El que hizo de la defensa un arte como casi ningún otro boxeador, el que hace 56 años se coronaba campeón del mundo por cansancio ante el hawaiano Paul Fuji: sí, por cansancio, porque Fuji tiró tantas piñas al aire, todas esquivadas por Locche, que parecía que estaba espantando mosquitos.
Y terminó agotado. Esa noche nació la leyenda del Intocable.
El desgaste físico, el emocional -producto de la impotencia de no poder acertar una mano- y también los varios golpes que recibió de Nicolino, que le machucaron la cara, hicieron que se quedara sentado en el banquito, en su rincón, y no saliera a pelear el décimo round.
Así, en Tokio, la tierra de sus padres, Fuji perdió su título. Y allí, lejos de la Argentina, pero bien cerca de los corazones de sus fieles fanáticos, Locche se coronó campeón mundial superligero.
Si bien era mendocino, Nicolino tenía muchos gestos de porteño, en los tiempos en los que el Luna Park acompañaba a la avenida Corrientes y a la noche porteña con ritmo de alta trasnoche. Era un boxeador al que le sobraba carisma lo cual, además, lo convertía en una garantía en cuanto a la venta de entradas.
El Intocable ganó el título superligero el 12 de diciembre de 1968 en Tokio, Japón. Y luego hizo seis defensas exitosas.
El Intocable en sus días de gloria.
Su extraordinaria técnica para defender lo pusieron en lo más alto y en la categoría de un boxeador distinto. Claro que esto le trajo algunos problemas porque los aficionados más tradicionalistas del box lo cuestionaban por su manera de encarar las peleas: “¡Cómo un boxeador no pega!”, exclamaban varios, no sin indignación.
Sin embargo, Locche se había convertido en un imán para las mujeres, quienes en su mayoría veían al boxeo como un deporte violento, pero a Nicolino como un artista que regalaba una técnica para pelear que rozaba la comicidad: más de una vez, en medio de una pelea, se daba vuelta y le sonría a alguna mujer en la platea o entablaba algún mini diálogo con un espectador.
Nicolino estaba en su mundo y disfrutaba del talento que tenía para esquivar los golpes que venían del rival. Se agachaba, se deslizaba, se reposicionaba y pocas veces le pegaban, aun poniendo la cara y tomándose las manos detrás de su cintura, en una postura desafiante y provocadora. Como diciendo: “Pégame”. Pero ni con la guardia baja podían entrarle.
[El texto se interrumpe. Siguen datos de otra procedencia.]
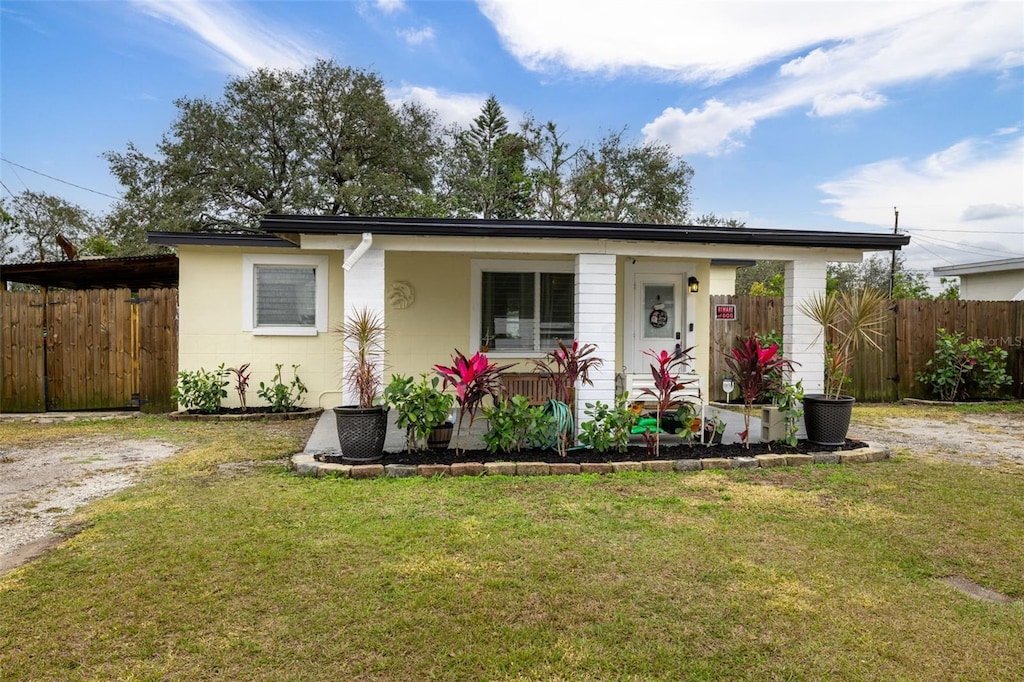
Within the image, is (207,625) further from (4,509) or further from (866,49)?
(866,49)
Su récord describe qué clase boxeador fue: sobre un total de 136 peleas profesionales que tuvo, 117 fueron triunfos y sólo 14, pornocaut.Y apenas perdió cuatro veces, con un único nocaut en contra en toda su carrera.
Después de haber ganado el título de campeón mundial, hizo seis defensas exitosas y perdió el cinturón en 1972, el 10 de marzo, cuando cayó por puntos contra Alfonzo Frazer en Panamá. Tuvo revancha por el título al año siguiente, pero volvió a perder.
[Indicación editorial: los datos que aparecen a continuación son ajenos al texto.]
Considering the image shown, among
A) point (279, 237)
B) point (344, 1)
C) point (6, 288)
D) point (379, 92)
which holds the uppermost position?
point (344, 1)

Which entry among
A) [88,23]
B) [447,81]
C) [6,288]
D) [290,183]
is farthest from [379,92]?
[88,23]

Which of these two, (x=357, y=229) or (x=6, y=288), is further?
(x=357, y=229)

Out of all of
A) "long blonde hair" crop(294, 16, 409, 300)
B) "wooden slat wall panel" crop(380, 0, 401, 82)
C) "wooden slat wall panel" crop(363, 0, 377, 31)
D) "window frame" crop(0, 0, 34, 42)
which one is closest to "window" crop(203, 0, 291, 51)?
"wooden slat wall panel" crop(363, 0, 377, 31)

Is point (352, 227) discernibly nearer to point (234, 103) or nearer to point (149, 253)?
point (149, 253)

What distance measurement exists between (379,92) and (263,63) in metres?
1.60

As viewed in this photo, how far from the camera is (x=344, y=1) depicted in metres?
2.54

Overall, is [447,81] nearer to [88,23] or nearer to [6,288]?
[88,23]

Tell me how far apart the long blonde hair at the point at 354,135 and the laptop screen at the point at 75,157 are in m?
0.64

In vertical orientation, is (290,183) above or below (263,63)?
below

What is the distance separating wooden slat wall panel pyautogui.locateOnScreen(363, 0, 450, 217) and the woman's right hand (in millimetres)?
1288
Nicolino, que había nacido el 2 de septiembre de 1939, boxeó profesionalmente hasta cumplir 37 años, cuando decidió que ya era suficiente para él arriba del ring.
Fumaba mucho y el aire comenzó a faltarle en las peleas, la fatiga empezó a superarlo y el adiós fue más una necesidad que un deseo. De hecho, ya de más grande, el tabaco lo llevó a sufrir insuficiencias respiratorias que derivaron en un paro cardíaco por el que murió cuando tenía 66 años.
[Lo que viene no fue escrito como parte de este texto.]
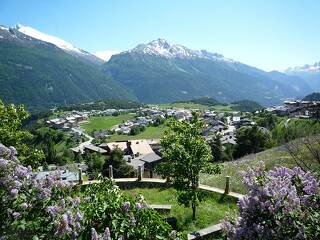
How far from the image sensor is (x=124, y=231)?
23.0ft

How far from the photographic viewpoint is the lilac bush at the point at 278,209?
682 cm

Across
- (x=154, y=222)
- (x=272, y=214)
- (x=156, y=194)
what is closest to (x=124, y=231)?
(x=154, y=222)

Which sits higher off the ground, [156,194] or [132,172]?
[156,194]

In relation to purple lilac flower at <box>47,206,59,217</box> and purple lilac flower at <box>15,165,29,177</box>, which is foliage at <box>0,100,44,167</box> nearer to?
purple lilac flower at <box>15,165,29,177</box>

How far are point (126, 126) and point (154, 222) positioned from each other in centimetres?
18024

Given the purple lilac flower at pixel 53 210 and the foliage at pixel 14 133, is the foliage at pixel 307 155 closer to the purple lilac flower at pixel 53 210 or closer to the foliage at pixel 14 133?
the purple lilac flower at pixel 53 210

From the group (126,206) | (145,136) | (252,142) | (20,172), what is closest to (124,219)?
(126,206)

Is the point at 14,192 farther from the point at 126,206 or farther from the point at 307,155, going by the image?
the point at 307,155

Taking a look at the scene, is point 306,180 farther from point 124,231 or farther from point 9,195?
point 9,195

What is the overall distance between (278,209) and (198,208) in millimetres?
11599

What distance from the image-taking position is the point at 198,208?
1834 centimetres

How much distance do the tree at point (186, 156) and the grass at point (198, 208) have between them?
606mm

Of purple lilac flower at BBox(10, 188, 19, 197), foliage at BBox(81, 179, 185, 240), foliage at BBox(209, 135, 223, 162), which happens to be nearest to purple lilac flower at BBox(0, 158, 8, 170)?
purple lilac flower at BBox(10, 188, 19, 197)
En la provincia de Mendoza, donde Nicolino nació en 1939 (en la ciudad de Tunuyán) hay un monumento en su honor.
Su figura quedó inmortalizada en su natal Mendoza.
Se dio el gusto de disfrutar en vida su inclusión al Salón Internacional de la Fama del boxeo, espacio selecto del que forma parte desde 2003. Y merecido. Porque, aunque algunos lo acusaron de no boxear, Nicolino Locche fue uno de los mejores púgiles argentinos de la historia.
Y uno de los mejores de su categoría a nivel internacional. “¡Sensei!”, que significa maestro en japonés, fue el grito que le dedicó el público de Tokio hace 56 años, en la célebre noche en la que nació la leyenda del Intocable.